■ **Written request A**
In the extract on asynchronous serial communication, what two registers do the receiving parts of asynchronous transceiver chips have at minimum?
■ **Written request B**
Continue the extract on asynchronous serial communication from its last sentence.

■ **Extract**
For asynchronous mode, a number of standard exchange rates have been adopted: 50, 75, 110, 150, 300, 600, 1200, 2400, 4800, 9600, 19200, 38400, 57600 and 115200 bps. Sometimes "baud" (baud) is used instead of the unit of measure "bps", but this is incorrect when considering binary transmitted signals. In bauds, it is customary to measure the frequency of line state changes, and with a non-binary coding method (widely used in modern modems), the bit rate (bps) and signal changes (baud) in the communication channel can differ several times. The number of data bits can be 5, 6, 7 or 8 (5- and 6-bit formats are not widely used). The number of stop bits can be 1, 1,5 or 2 ("one and a half bits" means only the duration of the stop interval). Data flow control To control the flow of data (Flow Control), two protocol options can be used - hardware and software. Flow control is sometimes confused with handshaking. Handshaking involves sending a notification that an element has been received, while flow control involves sending a notification about the possibility or impossibility of receiving data later. Flow control is often based on a handshaking mechanism. The hardware flow control protocol RTS/CTS (hardware flow control) uses the CTS signal, which allows you to stop the transfer of data if the receiver is not ready to receive them (Fig. 8). The transmitter "releases" the next byte only when the CTS line is on. A byte that has already begun to be transmitted cannot be delayed by the CTS signal (this guarantees the integrity of the message). The hardware protocol provides the fastest response of the transmitter to the state of the receiver. Chips of asynchronous transceivers have at least two registers in the receiving part - shift, for receiving the next message, and storage, from which the received byte is read. This allows you to implement an exchange using a hardware protocol without data loss.

■ **Items**
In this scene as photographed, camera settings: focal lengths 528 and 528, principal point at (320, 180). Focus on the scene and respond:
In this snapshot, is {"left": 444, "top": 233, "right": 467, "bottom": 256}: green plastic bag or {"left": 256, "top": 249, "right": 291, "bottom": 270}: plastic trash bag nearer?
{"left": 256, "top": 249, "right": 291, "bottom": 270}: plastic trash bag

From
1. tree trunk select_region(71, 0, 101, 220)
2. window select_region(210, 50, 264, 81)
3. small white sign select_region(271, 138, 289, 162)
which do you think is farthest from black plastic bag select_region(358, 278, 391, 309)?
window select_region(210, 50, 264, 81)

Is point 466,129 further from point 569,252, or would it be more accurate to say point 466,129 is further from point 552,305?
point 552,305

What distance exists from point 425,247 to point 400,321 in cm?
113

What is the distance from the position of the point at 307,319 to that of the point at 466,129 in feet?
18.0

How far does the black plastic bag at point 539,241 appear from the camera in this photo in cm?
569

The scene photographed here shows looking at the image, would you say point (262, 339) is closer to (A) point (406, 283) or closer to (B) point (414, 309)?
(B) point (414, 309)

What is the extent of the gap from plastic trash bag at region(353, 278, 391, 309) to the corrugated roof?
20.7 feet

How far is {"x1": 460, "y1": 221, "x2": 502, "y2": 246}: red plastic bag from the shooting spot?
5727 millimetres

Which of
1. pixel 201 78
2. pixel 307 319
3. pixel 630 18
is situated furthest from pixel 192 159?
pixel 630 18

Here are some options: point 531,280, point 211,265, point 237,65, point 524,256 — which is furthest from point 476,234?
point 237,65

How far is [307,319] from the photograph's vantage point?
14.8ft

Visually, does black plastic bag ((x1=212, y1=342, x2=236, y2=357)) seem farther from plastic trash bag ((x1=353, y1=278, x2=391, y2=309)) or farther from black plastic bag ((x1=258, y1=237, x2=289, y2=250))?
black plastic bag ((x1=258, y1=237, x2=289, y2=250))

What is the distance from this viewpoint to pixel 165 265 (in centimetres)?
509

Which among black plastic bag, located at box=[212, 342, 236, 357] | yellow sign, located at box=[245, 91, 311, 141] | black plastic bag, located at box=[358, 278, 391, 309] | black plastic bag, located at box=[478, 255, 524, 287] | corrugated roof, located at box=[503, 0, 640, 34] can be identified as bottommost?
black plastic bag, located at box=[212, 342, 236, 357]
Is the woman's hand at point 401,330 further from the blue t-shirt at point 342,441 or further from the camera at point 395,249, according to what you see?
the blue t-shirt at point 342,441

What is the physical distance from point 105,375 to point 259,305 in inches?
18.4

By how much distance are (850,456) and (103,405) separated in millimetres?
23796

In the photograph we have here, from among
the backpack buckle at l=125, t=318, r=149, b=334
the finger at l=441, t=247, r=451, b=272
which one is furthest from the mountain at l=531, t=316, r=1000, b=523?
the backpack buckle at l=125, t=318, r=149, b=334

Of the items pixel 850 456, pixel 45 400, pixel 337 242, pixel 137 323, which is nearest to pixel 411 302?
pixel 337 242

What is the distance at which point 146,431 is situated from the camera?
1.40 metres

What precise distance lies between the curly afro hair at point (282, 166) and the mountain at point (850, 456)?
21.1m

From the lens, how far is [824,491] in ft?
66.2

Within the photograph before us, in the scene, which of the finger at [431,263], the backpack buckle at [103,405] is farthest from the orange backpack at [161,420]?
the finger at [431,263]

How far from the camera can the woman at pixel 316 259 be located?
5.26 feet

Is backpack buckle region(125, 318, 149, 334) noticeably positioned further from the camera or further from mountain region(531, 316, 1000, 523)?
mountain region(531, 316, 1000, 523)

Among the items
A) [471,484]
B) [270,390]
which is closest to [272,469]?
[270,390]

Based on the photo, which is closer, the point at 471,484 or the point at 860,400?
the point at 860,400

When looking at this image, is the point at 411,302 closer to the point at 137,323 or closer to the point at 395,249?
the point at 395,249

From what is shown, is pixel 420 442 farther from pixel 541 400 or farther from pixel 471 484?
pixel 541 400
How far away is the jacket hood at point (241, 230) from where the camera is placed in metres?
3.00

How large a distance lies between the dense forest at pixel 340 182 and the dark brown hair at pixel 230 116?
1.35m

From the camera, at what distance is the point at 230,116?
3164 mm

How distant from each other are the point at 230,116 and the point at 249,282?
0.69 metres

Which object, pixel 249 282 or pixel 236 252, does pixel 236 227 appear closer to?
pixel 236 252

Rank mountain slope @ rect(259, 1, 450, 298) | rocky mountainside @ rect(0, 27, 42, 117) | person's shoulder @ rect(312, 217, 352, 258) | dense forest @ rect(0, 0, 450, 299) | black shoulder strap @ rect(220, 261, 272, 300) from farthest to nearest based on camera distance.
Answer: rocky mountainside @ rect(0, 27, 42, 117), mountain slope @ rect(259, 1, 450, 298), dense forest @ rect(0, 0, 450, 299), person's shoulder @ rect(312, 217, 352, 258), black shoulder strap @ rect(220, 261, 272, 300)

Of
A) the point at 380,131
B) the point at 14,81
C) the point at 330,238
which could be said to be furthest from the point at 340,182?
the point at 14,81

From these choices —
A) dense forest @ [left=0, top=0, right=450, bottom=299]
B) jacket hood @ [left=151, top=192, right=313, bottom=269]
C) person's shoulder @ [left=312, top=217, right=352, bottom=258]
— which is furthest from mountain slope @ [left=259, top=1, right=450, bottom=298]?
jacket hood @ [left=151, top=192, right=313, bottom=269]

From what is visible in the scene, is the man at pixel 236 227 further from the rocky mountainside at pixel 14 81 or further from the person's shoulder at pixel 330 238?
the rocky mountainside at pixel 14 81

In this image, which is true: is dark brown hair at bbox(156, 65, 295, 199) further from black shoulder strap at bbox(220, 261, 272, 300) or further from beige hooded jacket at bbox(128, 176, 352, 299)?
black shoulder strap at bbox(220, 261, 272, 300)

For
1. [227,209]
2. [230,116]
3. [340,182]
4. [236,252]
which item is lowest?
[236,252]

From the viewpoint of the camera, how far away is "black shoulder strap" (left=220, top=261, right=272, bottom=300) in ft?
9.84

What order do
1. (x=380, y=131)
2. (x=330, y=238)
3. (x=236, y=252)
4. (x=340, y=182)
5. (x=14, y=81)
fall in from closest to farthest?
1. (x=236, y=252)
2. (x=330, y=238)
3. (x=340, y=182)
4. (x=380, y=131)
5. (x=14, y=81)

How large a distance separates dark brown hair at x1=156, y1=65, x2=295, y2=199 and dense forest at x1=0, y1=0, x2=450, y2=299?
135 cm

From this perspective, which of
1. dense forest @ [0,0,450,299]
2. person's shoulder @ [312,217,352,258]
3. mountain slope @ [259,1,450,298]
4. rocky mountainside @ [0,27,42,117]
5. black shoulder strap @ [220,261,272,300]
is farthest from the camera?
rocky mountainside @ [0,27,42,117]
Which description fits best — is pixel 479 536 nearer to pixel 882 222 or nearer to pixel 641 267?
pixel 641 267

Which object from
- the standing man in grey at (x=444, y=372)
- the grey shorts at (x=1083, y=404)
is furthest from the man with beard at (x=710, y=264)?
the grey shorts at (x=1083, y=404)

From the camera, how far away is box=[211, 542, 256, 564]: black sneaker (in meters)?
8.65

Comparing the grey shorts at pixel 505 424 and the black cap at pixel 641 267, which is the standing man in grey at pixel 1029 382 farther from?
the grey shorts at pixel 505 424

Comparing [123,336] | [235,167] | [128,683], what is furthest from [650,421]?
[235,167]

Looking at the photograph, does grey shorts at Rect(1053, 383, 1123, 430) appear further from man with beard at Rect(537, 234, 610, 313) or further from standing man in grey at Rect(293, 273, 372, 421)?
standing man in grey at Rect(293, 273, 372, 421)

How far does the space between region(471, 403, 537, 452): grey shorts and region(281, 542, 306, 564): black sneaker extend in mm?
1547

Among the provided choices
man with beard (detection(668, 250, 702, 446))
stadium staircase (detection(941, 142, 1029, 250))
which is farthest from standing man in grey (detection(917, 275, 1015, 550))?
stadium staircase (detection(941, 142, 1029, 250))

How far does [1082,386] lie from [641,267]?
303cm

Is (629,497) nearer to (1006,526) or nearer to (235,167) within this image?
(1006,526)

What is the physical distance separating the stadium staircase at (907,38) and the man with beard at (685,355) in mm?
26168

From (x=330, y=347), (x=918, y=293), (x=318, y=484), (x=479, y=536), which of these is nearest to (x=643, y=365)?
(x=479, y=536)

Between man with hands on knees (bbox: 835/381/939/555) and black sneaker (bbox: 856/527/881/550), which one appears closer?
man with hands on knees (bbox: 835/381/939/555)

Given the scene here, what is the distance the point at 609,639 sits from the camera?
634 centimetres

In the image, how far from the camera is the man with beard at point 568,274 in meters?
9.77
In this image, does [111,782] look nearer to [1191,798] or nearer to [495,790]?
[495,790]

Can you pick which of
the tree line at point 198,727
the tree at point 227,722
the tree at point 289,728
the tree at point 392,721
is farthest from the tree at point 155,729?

■ **Reply A**
A shift register for receiving the next message and a storage register from which the received byte is read.

■ **Reply B**
The hardware protocol is convenient to use when connecting printers and plotters, if they support it. When connecting two computers directly (without modems), the hardware protocol requires a cross-connection of the RTS - CTS lines. With a direct connection, the transmitting terminal must be provided with the "on" state on the CTS line (by connecting its own RTS - CTS lines), otherwise the transmitter will be "silent". The 8250/16450/16550 transceivers used in the IBM PC do not process the CTS signal in hardware, but only show its state in the MSR register. The implementation of the RTS/CTS protocol is assigned to the BIOS Int 14h driver, and it is not entirely correct to call it "hardware". If the program using the COM port interacts with the UART at the register level (and not through the BIOS), then it handles the processing of the CTS signal to support this protocol itself. A number of communication programs allow you to ignore the CTS signal (unless a modem is used), and they do not need to connect the CTS input to the output of even their own RTS signal. However, there are other transceivers (for example, 8251) in which the CTS signal is processed by hardware. For them, as well as for "honest" programs, the use of the CTS signal on connectors (and even on cables) is mandatory. The XON/XOFF flow control software protocol assumes the presence of a bidirectional data channel. The protocol works as follows: if the device that receives data detects reasons why it can no longer receive it, it sends the XOFF (13h) byte character over the reverse serial channel. The opposite device, having received this character, suspends transmission. When the receiving device becomes ready to receive data again, it sends an XON character (11h), upon receipt of which the opposite device resumes transmission. The response time of the transmitter to a change in the state of the receiver, compared to the hardware protocol, increases by at least the time of transmitting a character (XON or XOFF) plus the response time of the transmitter program to receiving a character (Fig. 9). It follows from this that lossless data can only be received by a receiver that has an additional received data buffer and signals unavailability in advance (having free space in the buffer).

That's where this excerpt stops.